In my application i am using Intel OneAPI TBB for parallelism. I am isolating work on NUMA nodes using task_arenas. I have a couple of parallel tasks I need to execute on each NUMA node for which I am using task_groups. For some of these tasks it is necessary to synchronize with the other NUMA nodes.
I am trying to do this with the std::barrier. When I test my implementation the execution sometimes deadlocks and sometimes it doesn't and I don't really understand why this happens.

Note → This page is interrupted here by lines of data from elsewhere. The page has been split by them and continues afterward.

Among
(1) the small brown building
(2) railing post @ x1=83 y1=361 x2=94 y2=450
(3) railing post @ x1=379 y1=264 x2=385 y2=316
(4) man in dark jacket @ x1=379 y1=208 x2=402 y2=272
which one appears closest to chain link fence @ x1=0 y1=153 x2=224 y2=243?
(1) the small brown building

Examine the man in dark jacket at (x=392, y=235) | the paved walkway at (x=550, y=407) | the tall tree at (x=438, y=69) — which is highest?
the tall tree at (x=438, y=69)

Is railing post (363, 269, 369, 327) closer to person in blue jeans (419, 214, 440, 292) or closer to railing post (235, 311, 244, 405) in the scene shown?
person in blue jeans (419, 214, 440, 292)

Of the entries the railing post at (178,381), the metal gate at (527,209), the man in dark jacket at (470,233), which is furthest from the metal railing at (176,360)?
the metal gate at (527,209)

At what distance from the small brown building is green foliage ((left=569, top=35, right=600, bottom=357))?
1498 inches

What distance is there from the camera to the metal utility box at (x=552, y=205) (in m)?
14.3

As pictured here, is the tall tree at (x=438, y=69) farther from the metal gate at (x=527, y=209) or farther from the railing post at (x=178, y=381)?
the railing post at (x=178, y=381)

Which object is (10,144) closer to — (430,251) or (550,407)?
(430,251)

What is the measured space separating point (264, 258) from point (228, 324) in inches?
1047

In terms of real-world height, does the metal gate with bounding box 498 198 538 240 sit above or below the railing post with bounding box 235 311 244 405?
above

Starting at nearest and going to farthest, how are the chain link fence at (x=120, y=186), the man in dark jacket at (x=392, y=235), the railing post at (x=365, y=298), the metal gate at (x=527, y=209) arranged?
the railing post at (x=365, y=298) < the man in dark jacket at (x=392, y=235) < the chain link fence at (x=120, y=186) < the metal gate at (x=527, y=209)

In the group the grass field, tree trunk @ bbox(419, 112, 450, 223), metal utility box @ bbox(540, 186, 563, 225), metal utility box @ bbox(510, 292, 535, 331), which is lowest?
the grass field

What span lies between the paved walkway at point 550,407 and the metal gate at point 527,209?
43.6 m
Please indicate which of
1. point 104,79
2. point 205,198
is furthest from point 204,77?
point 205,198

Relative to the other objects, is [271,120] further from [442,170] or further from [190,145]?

Here is an example that reproduces the problem:
#include <oneapi/tbb/info.h>
#include <oneapi/tbb/task_arena.h>
#include <oneapi/tbb/task_group.h>
#include <barrier>
using namespace oneapi;
int main(int argc, char* argv[]) {
std::vector<tbb::numa_node_id> numa_indexes = tbb::info::numa_nodes();
std::vector<tbb::task_arena> arenas(numa_indexes.size());
std::vector<tbb::task_group> task_groups(numa_indexes.size());
std::barrier barrier(numa_indexes.size());
for (unsigned j = 0; j < numa_indexes.size(); j++) {
arenas[j].initialize(tbb::task_arena::constraints(numa_indexes[j]));
}
for (int i = 0; i < 10000; ++i) {
for (unsigned j = 0; j < numa_indexes.size(); j++) {
arenas[j].execute([&task_groups, &barrier, j]() {
task_groups[j].run([&barrier]() { barrier.arrive_and_wait(); });
});
}
for (unsigned j = 0; j < numa_indexes.size(); j++) {
arenas[j].execute([&task_groups, j]() { task_groups[j].wait(); });
}
}
}
When I run the same code without the task_groups (calling barrier.arrive_and_wait() directly inside arenas[j].execute()) the code works just as expected. But without the use of task_groups it is not possible to wait on the completion of specific tasks.
I also tried other synchronization approaches which lead to the same result.
Can someone explain to me why this happens?
I am using oneTBB 2021.9.0 and gcc 13.1.0.